By Taylor Agnew
Florida can create a “pocket of prosperity” for its residents by addressing issues such as education and poverty, and Jacksonville University’s Public Policy Institute is playing a unique role in shaping dialogue on those very issues, according to Florida’s Speaker of the House.
“What you are doing with this institute is a niche, and frankly it’s shocking that the State of Florida has never done this before,” JU graduate Will Weatherford told the JU PPI board on Thursday, Oct. 17. “This institute has an opportunity to talk about issues that will make us shine brighter.”
Weatherford was on campus to speak with the board and learn more about the JU PPI, which now offers the first Master in Public Policy (MPP) degree and MPP dual-degree programs in Florida. The institute’s first students, who began their coursework in the two-year program this fall, were on hand for his remarks.
JU President Tim Cost praised the PPI and its students for a commitment to public policy and bettering Florida’s future.
“This is not only exciting for the University, this is the kind of education that has to take place for the next generation of elected officials,” he said.
Rick Mullaney, founding director of the institute, addressed the audience as well, updating the board on the swiftness with which the JU PPI received full accreditation from the Southern Association of Colleges and Schools for its signature degree program and all three of its dual-degree programs.

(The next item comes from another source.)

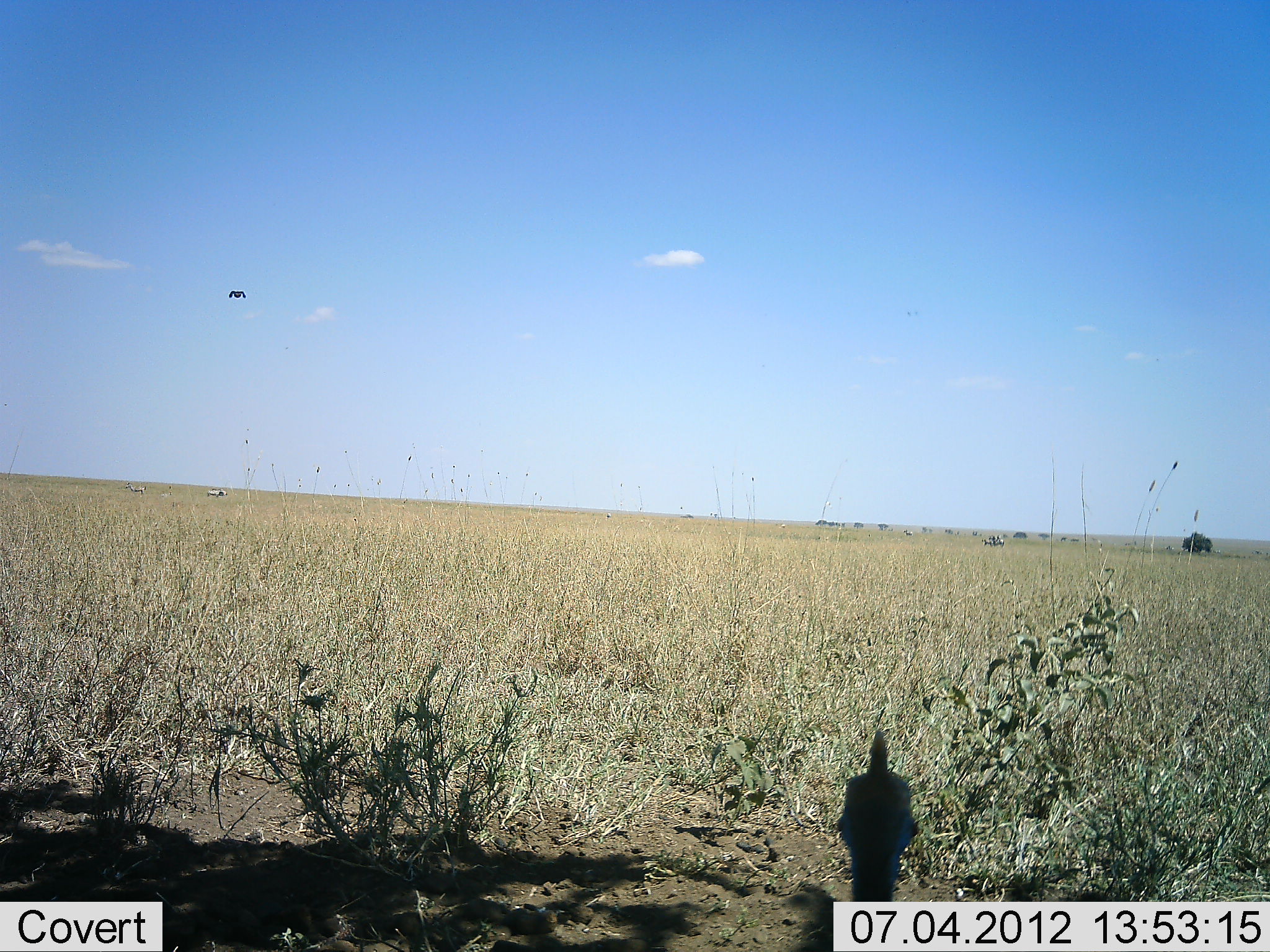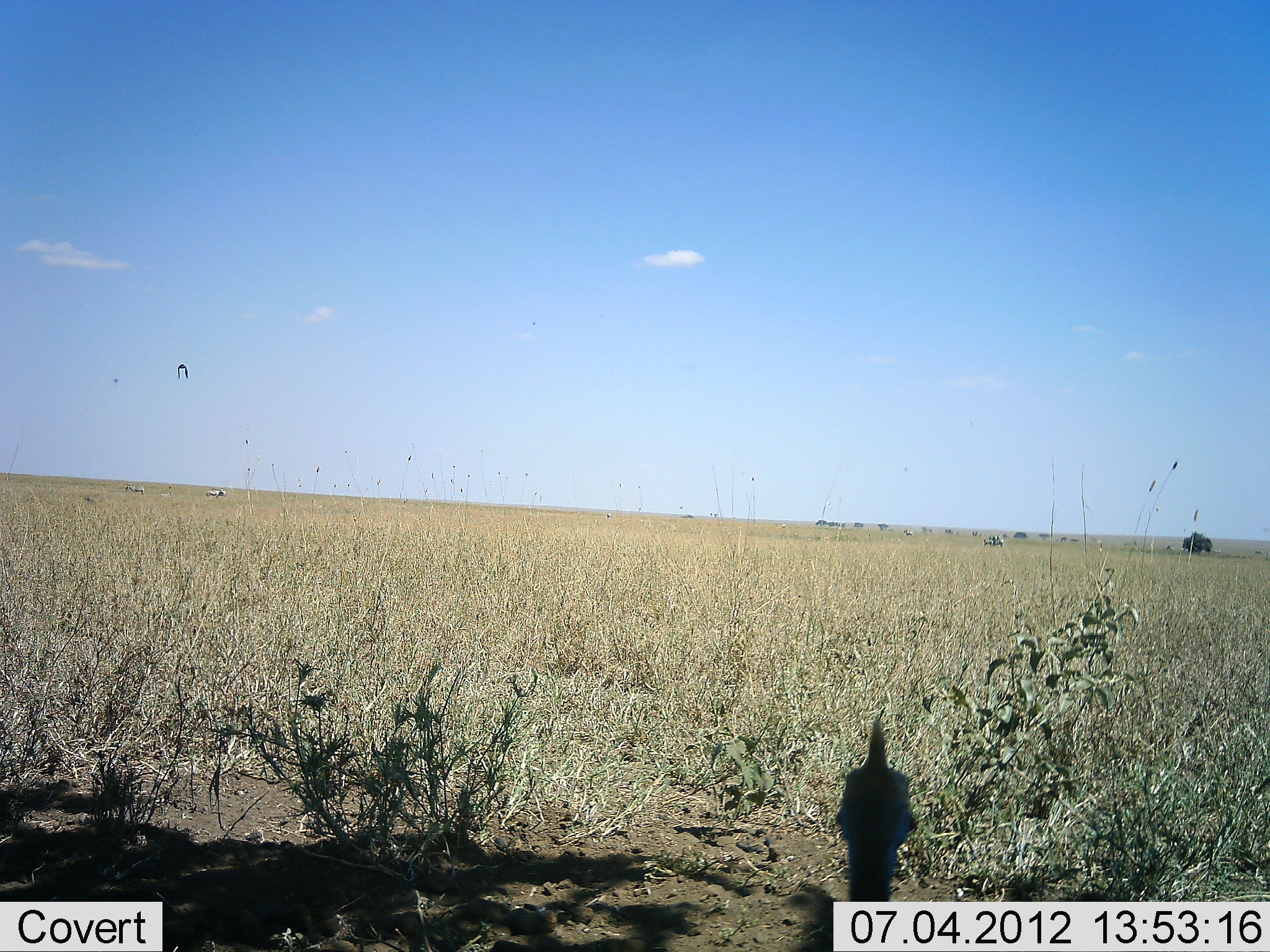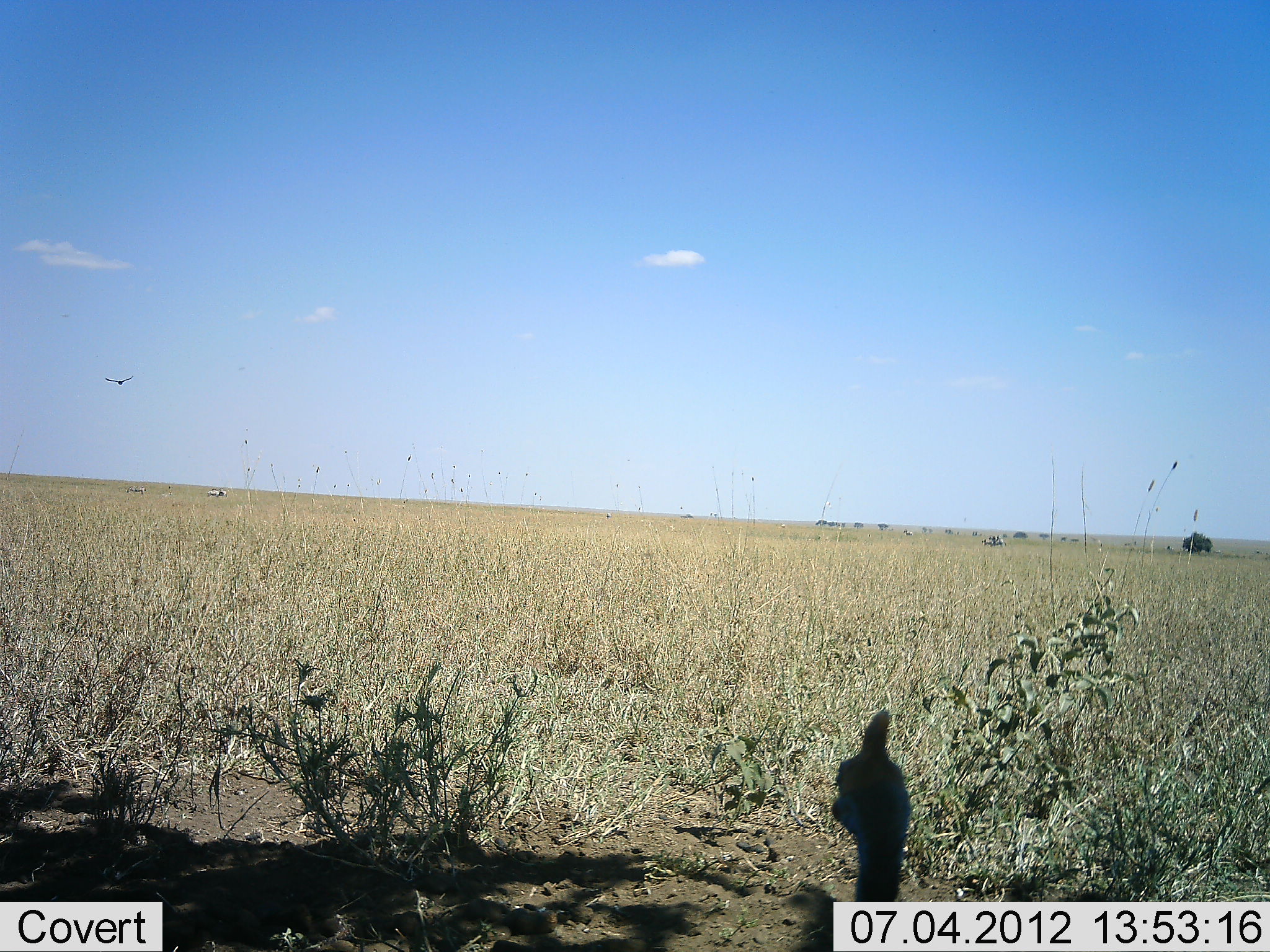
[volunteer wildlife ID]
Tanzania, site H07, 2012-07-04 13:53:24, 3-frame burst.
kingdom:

“Part of the core mission of the institute is to help prepare new leaders and equip them with the academic skills, substantive knowledge and communication skills to really be leaders in the future,” he said at a reception before the meeting.
For his part, Weatherford praised JU overall for the role it played in his career. Weatherford, a 2002 graduate, said he opted to run for student government to become involved on campus beyond football.
“That set off a trigger of investment of my time and efforts into public service that I never thought would lead to where it has,” he said. “Jacksonville University built an environment and culture that allowed me to do that. If it had not been for JU, I can assure you that I would not be in public service.”
Since his time at JU, he’s been focused in Tallahassee on issues facing Florida. Weatherford listed some of those challenges:
• The state must “continue to invest in innovation in our education system,” he said. By nurturing talented people, the chances for a stronger school system and economy will improve.
• Jacksonville must take its pension problem seriously. It has “one of the worst [pension challenges] in America for a city this size.”
• Healthcare is also a problem because of a gap in coverage for people who are not poor enough for Medicaid but who don’t earn enough for coverage under the Affordable Care Act. Weatherford noted he was “not proud of the fact the state of Florida has one the highest uninsured rates.”
Mullaney wrapped up the meeting by discussing three new developments in community outreach for the JU PPI:
• The JU PPI Healthcare Policy Conference Nov. 13 on campus is designed to be the premier healthcare policy conference in Florida. The topic will be the ACA in Florida, with a focus on state exchanges and proposed Medicaid expansion.
• The Notre Dame Club of Greater Jacksonville-JU Public Policy Institute Hesburgh Lecture Nov. 21 will focus on the U.S. debt crisis and what it means to the future of the economy.
• “Policy Matters,” a new quarterly public policy show on WJCT-FM 89.9 radio, with Mullaney as host, informs and educates listeners on public policy matters. Local, state and federal policymakers discuss a variety of public policy matters, including healthcare, education, downtown, jobs, taxes, the port, and budget and financial policy. The next show airs at 9 a.m. Nov. 20.